My spouse is a saint and none of this bothers them, but it bothers me. Friends just don’t get it, and I don’t want to “educate” them about the whys of my condition; it’s private.

In a spirit of inclusion, they pressure me to go hiking, cycling, attend concerts, go to the country fair, etc. It’s physically impossible for me to do these things, but the pressure is relentless. “Thank you for thinking of me, but I can’t manage that,” is never an accepted answer. I’ve offered limited explanations, but friends come back with, “You look so healthy. Let’s try it.” I love these people, and offer to have them over, or to go for a small walk that I can manage, etc. It’s never enough.

It’s starting to make me feel like I’m a malingerer. Is there any solution here short of my having to completely explain my condition?

— Cancer-Free but Limited

Cancer-Free but Limited: I am here, with bells on and my party hat and a tray of snacks, for the idea that our bodies and medical needs are private and no one gets to decide for us what anyone else knows. Lock down as much info as you want for as long as you want.

I am also here to stand up for anyone who is under pressure from friends who can’t or won’t let a matter drop. Your people sound exhausting. I’m sorry.

But: When we’re the ones suffering from our own information lockdowns … you kind of lose me there. (I’ll leave the snack tray.)

You don’t have to “educate” anyone, not in any kind of depth. But the main beneficiary at this point of a simple rundown, “Here’s what I can and can’t do,” would be you. Wouldn’t it? So you could have one annoying and unwanted conversation instead of an endless procession of them into every foreseeable future?

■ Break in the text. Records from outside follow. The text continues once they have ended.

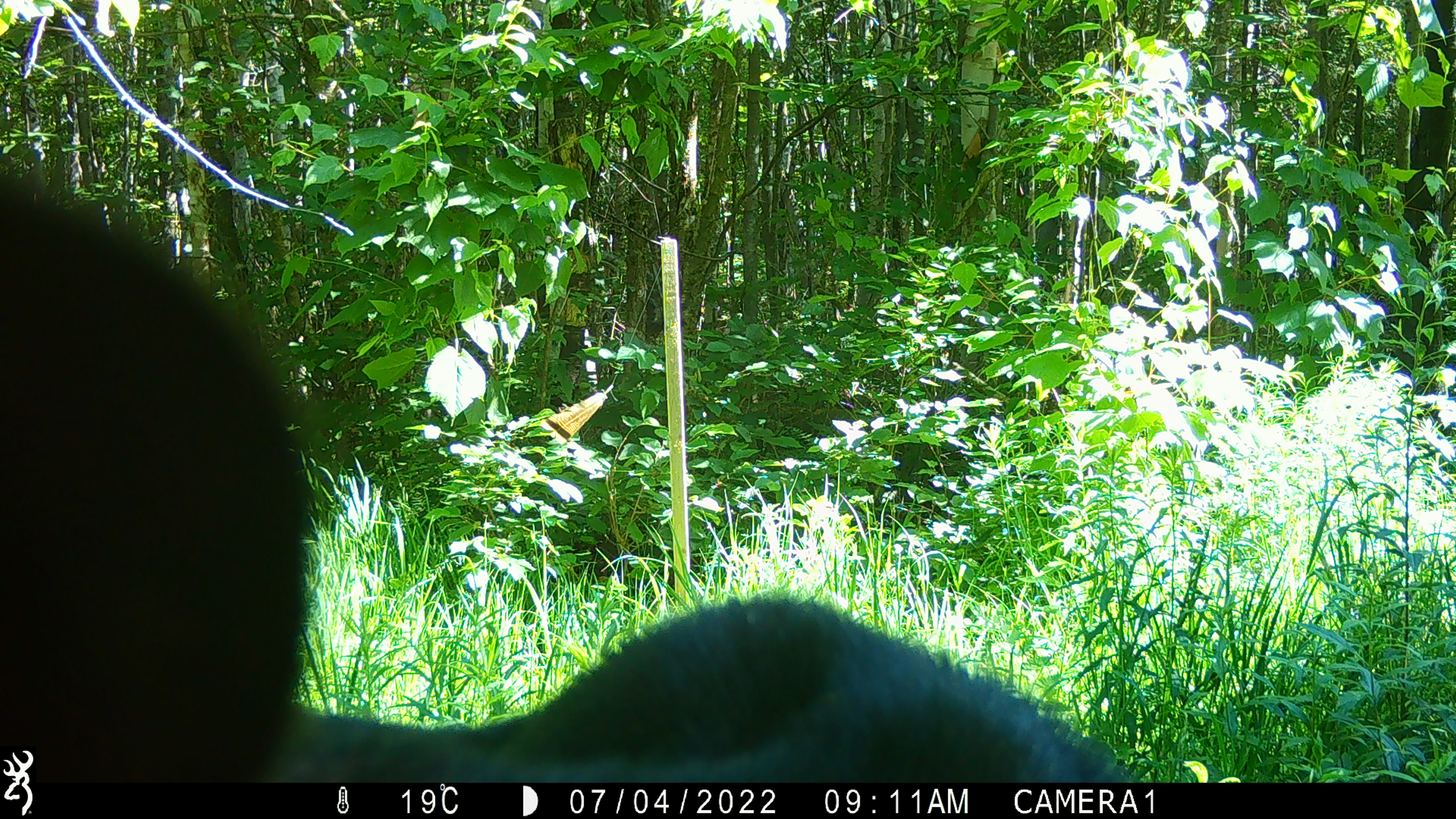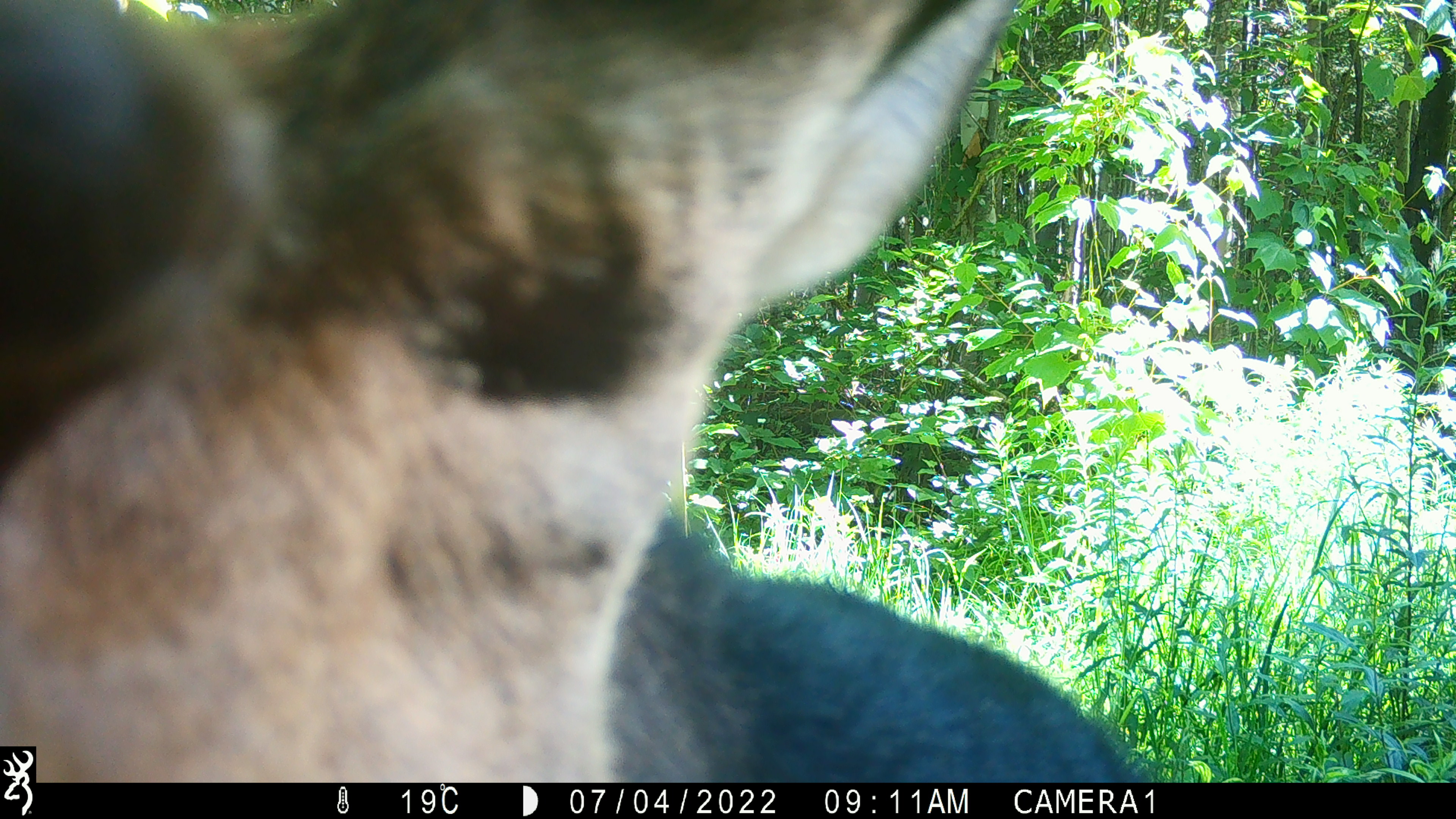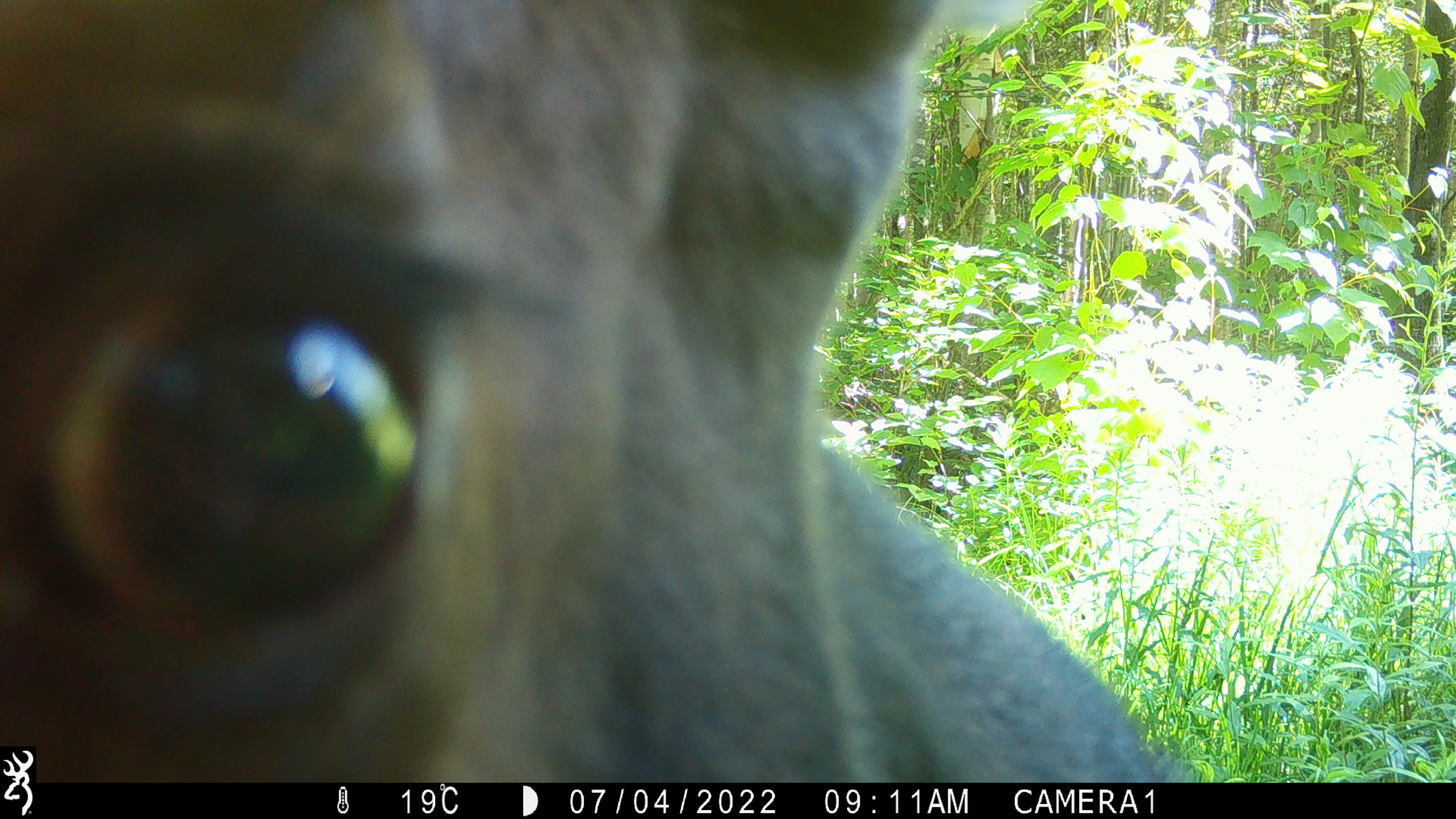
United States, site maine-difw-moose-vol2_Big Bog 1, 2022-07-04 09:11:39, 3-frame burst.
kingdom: Animalia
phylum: Chordata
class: Mammalia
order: Artiodactyla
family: Cervidae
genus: Alces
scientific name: Alces alces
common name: moose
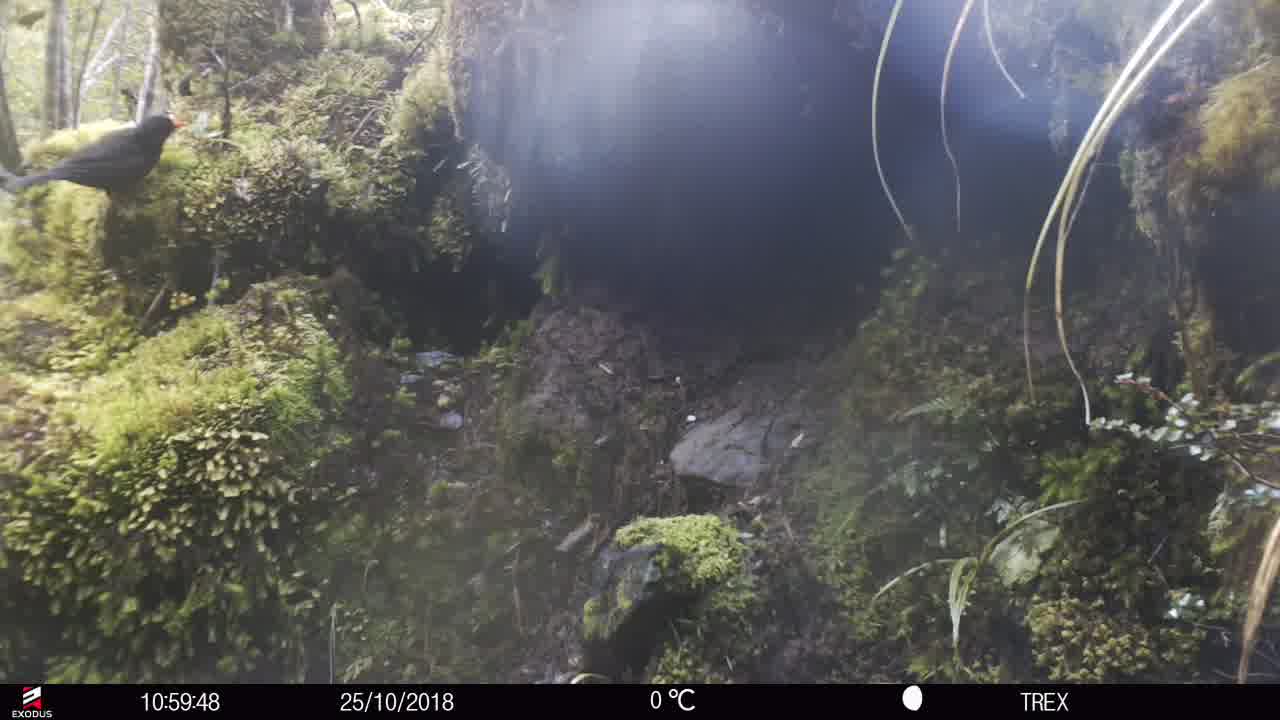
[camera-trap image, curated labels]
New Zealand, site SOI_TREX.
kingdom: Animalia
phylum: Chordata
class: Aves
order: Passeriformes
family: Turdidae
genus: Turdus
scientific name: Turdus merula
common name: eurasian blackbird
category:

I understand “simple” is in the eye of the beholder, so let’s define it as a synonym of “straightforward” for our purposes. Tell them your new reality means X, Y and Z — no matter how flat-out fabulous you look on the outside.

Tell only a few key friends, if that makes it easier.

Tell these key friends one at a time, if that makes it easier.

Tell them in writing or on the phone, if that makes it easier.

Easier, that is, for you. Because that is the whole point of this exercise. Because your current approach isn’t working.

I am not suggesting you tell any of your friends anything for their benefits (though I imagine they’ll appreciate clarity), or that you owe them anything. This is strictly about what you owe yourself — and at least from here, it appears you owe yourself a pragmatic rethink of your strategy to keep your restrictions to yourself.